Stark blinked as blood splattered him. Mosher screamed and kicked as Buckley dragged him into the hall. There was a series of loud
bangs
as Mosher ineffectually fired his pistol. Stark hurried and kicked the door shut, but not before he saw that all of his neatly stacked corpses in the hallway were getting up.

* * *

The impact nearly knocked him out. Earl was facedown in the snow. Head swimming, only a foot from the whirling death blades of a tractor that was only not rolling forward because one corner was jammed into a building. Groaning, he rolled over. The animated corpse of Deputy Joe Buckley was standing over him. The hilt of the Bowie knife was sticking out of Buckley’s neck. Blood ran down the
vulkodlak
’s cracked chest and splattered onto Earl.

Buckley’s claw wrapped around the knife handle. Blood leaking sluggishly, he jerked it out and tossed it into the snow. Buckley cocked his head to the side, white eyes gleaming. This time it was going to bite something unarmored, and that would be the end. Earl got ready. The least he could do would be to shove them both into the blades while it was distracted eating him. “Nobody eats me and gets away with it.”

Something moved in Earl’s peripheral vision. It took a moment to focus past Buckley’s gleaming teeth to see that the stainless-steel lid of the prison-coffin was dangling, broken and open inside the rolled-over pickup. Earl had never seen a red werewolf before.

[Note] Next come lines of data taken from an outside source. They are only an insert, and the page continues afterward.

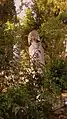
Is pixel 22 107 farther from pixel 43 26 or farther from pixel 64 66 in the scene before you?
pixel 43 26

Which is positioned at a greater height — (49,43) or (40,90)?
(49,43)

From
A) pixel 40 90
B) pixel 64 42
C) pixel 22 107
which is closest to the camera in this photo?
pixel 22 107

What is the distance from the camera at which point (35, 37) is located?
6207mm

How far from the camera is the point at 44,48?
20.3ft

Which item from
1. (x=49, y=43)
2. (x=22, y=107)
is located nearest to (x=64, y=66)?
(x=49, y=43)

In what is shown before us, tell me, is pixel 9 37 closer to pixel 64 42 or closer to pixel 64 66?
pixel 64 66

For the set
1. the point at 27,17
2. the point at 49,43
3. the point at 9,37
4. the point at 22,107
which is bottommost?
the point at 22,107

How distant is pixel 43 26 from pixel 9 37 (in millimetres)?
3199

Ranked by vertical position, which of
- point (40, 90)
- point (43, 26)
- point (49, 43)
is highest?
point (43, 26)

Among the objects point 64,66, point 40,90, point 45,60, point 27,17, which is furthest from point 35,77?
point 27,17

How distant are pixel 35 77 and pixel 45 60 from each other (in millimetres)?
2199

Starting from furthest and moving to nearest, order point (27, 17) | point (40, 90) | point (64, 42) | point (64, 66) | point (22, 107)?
point (27, 17) < point (64, 42) < point (64, 66) < point (40, 90) < point (22, 107)

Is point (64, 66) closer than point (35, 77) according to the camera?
No

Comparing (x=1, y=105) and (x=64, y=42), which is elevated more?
(x=64, y=42)
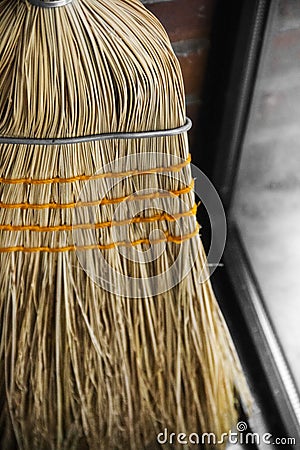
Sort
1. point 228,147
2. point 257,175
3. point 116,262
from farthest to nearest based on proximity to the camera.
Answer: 1. point 257,175
2. point 228,147
3. point 116,262

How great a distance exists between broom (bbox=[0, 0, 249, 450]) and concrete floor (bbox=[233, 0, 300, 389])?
383 millimetres

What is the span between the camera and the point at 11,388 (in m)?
1.07

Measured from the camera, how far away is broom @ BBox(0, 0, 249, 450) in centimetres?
95

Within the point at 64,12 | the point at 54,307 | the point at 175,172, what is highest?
the point at 64,12

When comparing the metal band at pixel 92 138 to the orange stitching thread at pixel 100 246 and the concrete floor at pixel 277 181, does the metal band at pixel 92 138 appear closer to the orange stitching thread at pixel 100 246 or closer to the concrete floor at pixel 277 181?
the orange stitching thread at pixel 100 246

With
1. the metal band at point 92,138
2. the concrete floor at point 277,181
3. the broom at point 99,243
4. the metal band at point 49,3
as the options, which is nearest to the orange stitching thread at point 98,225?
the broom at point 99,243

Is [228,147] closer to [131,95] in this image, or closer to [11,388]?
[131,95]

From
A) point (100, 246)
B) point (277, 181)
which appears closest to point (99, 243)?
point (100, 246)

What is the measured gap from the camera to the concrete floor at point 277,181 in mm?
1377

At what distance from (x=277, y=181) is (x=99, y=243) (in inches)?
27.0

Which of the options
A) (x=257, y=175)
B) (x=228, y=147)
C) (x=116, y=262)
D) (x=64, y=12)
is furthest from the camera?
(x=257, y=175)

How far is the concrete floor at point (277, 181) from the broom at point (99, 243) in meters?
0.38

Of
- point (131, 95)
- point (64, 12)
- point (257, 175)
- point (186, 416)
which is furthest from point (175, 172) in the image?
point (257, 175)

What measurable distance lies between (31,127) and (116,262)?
0.80 feet
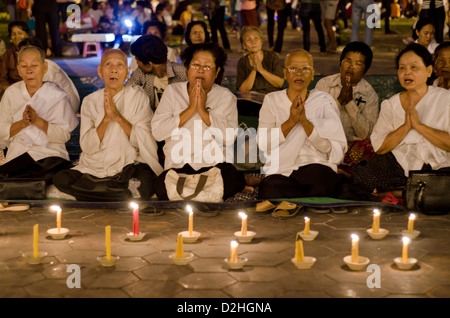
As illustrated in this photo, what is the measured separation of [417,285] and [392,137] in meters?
2.13

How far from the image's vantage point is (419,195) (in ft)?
18.6

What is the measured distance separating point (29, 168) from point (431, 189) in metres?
3.53

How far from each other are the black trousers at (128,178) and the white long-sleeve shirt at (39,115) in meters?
0.37

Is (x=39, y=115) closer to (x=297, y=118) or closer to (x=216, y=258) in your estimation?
(x=297, y=118)

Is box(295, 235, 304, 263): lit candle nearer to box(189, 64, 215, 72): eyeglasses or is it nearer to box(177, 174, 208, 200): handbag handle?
box(177, 174, 208, 200): handbag handle

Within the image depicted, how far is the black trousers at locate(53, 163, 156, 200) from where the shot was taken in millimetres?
6188

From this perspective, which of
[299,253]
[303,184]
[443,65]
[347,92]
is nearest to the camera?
[299,253]

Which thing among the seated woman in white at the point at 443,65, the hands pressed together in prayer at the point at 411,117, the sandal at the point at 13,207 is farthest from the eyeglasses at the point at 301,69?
the sandal at the point at 13,207

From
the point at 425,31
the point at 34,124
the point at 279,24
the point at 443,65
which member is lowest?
the point at 34,124

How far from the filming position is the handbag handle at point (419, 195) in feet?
18.5

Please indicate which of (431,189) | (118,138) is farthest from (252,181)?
(431,189)

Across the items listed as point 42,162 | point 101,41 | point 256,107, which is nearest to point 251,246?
point 42,162

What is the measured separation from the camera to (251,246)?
4.95 metres

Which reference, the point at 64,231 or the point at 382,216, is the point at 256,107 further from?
the point at 64,231
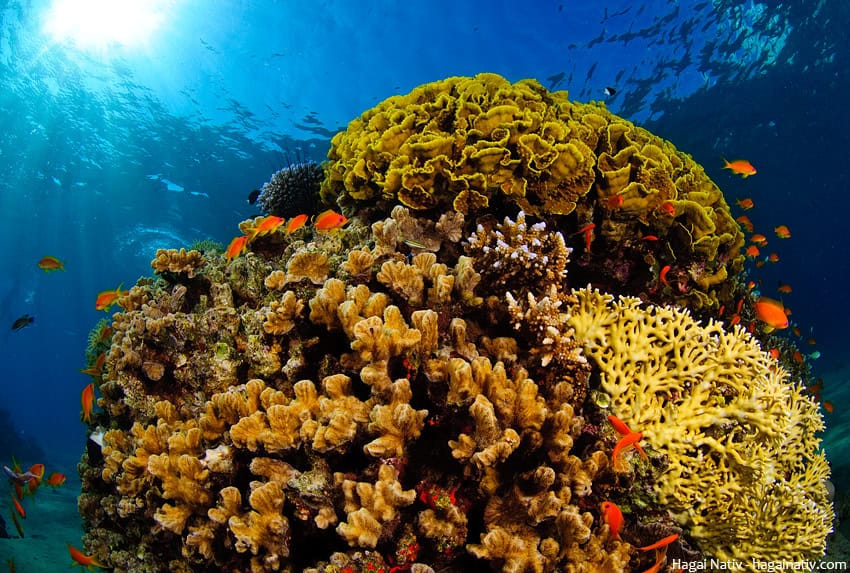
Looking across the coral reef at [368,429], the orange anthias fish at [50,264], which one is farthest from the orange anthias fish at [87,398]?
the orange anthias fish at [50,264]

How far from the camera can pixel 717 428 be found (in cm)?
276

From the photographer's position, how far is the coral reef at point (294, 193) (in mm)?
5863

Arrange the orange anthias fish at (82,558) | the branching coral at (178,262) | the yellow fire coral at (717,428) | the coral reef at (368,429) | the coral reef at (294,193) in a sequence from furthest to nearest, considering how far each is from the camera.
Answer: the coral reef at (294,193) → the branching coral at (178,262) → the orange anthias fish at (82,558) → the yellow fire coral at (717,428) → the coral reef at (368,429)

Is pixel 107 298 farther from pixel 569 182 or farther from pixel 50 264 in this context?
pixel 569 182

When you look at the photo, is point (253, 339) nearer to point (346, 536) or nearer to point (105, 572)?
point (346, 536)

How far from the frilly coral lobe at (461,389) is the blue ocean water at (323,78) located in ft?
48.9

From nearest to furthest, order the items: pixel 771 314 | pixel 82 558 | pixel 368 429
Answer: pixel 368 429, pixel 82 558, pixel 771 314

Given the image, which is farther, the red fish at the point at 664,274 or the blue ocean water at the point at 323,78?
the blue ocean water at the point at 323,78

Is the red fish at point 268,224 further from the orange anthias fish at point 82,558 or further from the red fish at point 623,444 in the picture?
the red fish at point 623,444

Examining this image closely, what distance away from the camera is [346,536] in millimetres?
1985

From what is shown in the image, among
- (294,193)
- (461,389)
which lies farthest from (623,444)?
(294,193)

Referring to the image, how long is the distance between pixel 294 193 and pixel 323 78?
20753mm

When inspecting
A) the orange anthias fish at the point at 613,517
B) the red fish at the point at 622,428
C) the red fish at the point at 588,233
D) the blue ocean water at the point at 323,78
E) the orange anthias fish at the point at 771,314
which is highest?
the blue ocean water at the point at 323,78

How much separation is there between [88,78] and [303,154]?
42.1 feet
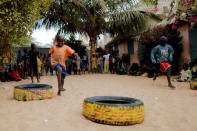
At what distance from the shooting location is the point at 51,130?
239 centimetres

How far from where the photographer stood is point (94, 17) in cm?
1322

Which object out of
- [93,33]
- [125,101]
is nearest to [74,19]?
[93,33]

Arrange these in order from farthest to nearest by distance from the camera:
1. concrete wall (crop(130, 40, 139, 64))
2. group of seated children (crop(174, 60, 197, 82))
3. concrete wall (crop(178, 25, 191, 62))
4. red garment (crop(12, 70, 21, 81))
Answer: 1. concrete wall (crop(130, 40, 139, 64))
2. concrete wall (crop(178, 25, 191, 62))
3. red garment (crop(12, 70, 21, 81))
4. group of seated children (crop(174, 60, 197, 82))

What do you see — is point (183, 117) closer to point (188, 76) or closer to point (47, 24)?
point (188, 76)

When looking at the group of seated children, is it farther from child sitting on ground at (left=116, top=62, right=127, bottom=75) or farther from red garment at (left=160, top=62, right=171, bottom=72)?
child sitting on ground at (left=116, top=62, right=127, bottom=75)

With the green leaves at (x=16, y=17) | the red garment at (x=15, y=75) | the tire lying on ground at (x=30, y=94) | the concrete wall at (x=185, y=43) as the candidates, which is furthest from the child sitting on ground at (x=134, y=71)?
the tire lying on ground at (x=30, y=94)

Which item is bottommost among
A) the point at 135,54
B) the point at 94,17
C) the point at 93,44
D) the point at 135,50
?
the point at 135,54

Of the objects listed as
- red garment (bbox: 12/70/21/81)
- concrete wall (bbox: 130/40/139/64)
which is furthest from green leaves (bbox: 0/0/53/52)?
concrete wall (bbox: 130/40/139/64)

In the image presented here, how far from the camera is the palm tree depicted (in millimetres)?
12477

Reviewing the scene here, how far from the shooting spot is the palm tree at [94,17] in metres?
12.5

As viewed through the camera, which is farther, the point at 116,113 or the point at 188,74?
the point at 188,74

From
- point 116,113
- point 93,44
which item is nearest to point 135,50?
point 93,44

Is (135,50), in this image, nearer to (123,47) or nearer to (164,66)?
(123,47)

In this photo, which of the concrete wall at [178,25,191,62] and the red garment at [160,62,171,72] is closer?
the red garment at [160,62,171,72]
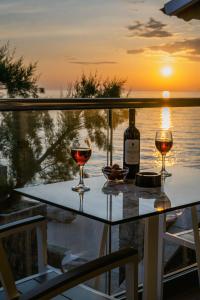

Buckley didn’t know she was there until it was too late. Claws flashed from the right, from the left, flaying Buckley’s back open. He turned, stepping off Earl, as Heather cleaved him twice more, crossing an X of lacerated flesh clear through his ribs. He raised one arm, and she batted it down. The other came up, and she took it off cleanly at the elbow. Buckley’s hand spun off into the night.

A
vulkodlak
was no match for a
real
werewolf.

Heather lashed out, spraying blood across the yard. Buckley was crumbling, falling, but that wasn’t enough. Heather was out for
murder
. She slashed his throat clear to vertebrae, then sunk her fingers into his neck, down, until she caught his sternum, and using it like a handle, hurled the
vulkodlak
into the roaring blades. Buckley simply exploded. One instant he was there; the next he was replaced with a rapidly expanding cloud of meat. A second later blood belched out the top spout, spreading a fine mist of Buckley into the air.